--- START ---

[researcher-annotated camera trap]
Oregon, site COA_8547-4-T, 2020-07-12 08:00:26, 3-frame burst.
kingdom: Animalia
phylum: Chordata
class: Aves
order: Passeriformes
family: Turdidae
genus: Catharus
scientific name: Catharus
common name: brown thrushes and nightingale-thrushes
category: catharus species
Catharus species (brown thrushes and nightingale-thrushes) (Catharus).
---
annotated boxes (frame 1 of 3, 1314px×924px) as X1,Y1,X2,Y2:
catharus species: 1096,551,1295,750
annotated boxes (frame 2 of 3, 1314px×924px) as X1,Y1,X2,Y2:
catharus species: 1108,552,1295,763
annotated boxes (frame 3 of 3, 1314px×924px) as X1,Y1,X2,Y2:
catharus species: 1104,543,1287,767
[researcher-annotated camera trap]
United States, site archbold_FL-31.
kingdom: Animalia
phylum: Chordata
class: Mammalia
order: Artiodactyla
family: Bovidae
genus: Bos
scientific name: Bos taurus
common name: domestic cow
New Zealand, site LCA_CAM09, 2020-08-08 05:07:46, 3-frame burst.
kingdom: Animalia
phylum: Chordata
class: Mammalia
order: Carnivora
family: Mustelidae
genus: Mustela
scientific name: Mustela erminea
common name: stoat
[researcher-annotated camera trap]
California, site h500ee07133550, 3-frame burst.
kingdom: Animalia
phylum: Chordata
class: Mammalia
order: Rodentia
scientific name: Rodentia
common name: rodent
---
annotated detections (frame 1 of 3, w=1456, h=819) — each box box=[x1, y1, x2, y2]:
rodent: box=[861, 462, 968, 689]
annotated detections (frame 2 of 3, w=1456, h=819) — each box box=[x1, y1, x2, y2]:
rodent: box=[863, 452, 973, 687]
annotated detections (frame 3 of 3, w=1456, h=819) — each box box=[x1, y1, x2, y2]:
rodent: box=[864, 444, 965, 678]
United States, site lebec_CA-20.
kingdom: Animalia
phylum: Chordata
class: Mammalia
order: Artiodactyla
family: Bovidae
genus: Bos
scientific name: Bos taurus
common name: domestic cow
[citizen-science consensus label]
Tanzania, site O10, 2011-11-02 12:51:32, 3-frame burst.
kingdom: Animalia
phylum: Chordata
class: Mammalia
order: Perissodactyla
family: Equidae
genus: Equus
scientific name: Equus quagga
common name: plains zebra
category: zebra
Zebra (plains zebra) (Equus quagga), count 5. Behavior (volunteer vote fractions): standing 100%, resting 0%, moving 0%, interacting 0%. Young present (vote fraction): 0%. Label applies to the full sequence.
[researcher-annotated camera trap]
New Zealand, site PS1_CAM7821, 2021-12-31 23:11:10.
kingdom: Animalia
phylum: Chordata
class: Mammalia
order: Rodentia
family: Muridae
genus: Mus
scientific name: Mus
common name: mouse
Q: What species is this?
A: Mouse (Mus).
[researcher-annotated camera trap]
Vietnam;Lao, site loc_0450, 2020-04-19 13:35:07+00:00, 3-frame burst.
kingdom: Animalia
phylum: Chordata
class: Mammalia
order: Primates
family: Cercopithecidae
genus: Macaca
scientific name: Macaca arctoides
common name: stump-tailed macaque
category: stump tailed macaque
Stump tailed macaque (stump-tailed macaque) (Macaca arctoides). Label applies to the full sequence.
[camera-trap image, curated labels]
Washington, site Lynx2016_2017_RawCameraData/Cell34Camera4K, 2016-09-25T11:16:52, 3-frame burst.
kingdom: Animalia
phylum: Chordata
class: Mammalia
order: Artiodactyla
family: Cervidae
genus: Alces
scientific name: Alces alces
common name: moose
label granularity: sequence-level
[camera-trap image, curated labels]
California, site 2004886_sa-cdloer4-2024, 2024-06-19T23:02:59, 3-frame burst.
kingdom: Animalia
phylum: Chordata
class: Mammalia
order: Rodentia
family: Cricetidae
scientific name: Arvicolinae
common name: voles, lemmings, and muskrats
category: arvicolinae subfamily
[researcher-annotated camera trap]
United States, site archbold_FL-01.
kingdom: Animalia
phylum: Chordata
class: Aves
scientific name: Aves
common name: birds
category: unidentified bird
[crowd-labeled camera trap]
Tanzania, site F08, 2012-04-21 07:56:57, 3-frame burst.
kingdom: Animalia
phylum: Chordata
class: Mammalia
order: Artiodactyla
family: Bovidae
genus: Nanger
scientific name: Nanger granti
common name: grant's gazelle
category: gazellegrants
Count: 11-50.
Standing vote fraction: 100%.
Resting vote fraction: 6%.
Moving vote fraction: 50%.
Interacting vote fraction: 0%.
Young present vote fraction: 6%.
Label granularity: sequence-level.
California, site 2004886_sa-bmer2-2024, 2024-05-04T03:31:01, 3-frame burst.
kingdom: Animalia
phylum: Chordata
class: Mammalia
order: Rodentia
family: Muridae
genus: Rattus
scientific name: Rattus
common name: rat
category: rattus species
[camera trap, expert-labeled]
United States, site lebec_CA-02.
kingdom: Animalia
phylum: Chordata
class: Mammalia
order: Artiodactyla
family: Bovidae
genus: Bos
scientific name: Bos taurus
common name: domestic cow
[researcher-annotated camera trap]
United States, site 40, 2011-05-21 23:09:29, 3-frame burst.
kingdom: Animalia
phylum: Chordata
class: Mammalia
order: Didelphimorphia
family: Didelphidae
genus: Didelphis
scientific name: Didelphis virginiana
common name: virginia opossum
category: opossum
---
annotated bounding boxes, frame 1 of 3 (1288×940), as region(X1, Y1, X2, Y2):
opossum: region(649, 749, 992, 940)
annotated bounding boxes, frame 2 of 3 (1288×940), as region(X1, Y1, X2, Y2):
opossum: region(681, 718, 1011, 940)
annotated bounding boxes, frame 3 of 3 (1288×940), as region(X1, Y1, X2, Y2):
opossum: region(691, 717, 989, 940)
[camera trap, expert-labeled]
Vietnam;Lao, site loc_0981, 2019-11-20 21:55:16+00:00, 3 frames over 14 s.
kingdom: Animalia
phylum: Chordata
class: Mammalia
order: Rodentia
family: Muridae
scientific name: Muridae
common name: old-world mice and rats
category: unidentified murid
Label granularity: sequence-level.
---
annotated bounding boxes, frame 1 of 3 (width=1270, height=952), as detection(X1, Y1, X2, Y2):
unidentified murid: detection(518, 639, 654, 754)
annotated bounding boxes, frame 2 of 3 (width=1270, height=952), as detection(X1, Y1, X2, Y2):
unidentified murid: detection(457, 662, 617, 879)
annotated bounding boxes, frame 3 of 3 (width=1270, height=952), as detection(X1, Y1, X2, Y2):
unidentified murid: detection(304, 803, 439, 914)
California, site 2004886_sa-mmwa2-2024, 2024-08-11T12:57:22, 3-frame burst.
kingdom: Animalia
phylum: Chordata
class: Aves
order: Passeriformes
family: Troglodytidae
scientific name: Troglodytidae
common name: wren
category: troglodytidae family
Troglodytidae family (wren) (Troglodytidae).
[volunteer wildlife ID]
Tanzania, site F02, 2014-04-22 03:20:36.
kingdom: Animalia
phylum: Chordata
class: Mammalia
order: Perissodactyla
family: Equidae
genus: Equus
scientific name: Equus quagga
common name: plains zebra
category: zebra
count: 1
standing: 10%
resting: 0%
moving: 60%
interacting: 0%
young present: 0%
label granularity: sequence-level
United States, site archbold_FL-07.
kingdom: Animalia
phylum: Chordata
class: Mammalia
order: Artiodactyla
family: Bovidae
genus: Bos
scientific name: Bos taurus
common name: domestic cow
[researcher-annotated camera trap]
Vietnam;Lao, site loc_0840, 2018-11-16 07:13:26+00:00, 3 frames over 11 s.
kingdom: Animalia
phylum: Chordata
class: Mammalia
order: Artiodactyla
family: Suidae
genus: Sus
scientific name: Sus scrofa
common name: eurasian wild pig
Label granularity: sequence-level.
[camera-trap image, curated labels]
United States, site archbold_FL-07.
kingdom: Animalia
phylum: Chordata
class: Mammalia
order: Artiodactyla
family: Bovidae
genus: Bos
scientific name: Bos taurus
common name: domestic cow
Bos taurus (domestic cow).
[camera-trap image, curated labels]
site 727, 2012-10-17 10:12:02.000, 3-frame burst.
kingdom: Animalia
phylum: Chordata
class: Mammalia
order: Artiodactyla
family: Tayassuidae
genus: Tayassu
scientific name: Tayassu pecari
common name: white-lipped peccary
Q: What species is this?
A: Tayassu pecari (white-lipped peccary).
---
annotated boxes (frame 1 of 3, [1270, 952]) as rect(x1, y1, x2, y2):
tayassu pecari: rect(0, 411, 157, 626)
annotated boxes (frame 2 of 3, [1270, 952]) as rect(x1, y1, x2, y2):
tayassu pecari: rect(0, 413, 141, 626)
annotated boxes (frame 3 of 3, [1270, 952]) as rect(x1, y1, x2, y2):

--- END ---

▶ [Your instructions] Please restate the records word for word. Go from the first line to the line with "common name: brown" and include both.

▶ [Exercise result]
[researcher-annotated camera trap]
Oregon, site COA_8547-4-T, 2020-07-12 08:00:26, 3-frame burst.
kingdom: Animalia
phylum: Chordata
class: Aves
order: Passeriformes
family: Turdidae
genus: Catharus
scientific name: Catharus
common name: brown thrushes and nightingale-thrushes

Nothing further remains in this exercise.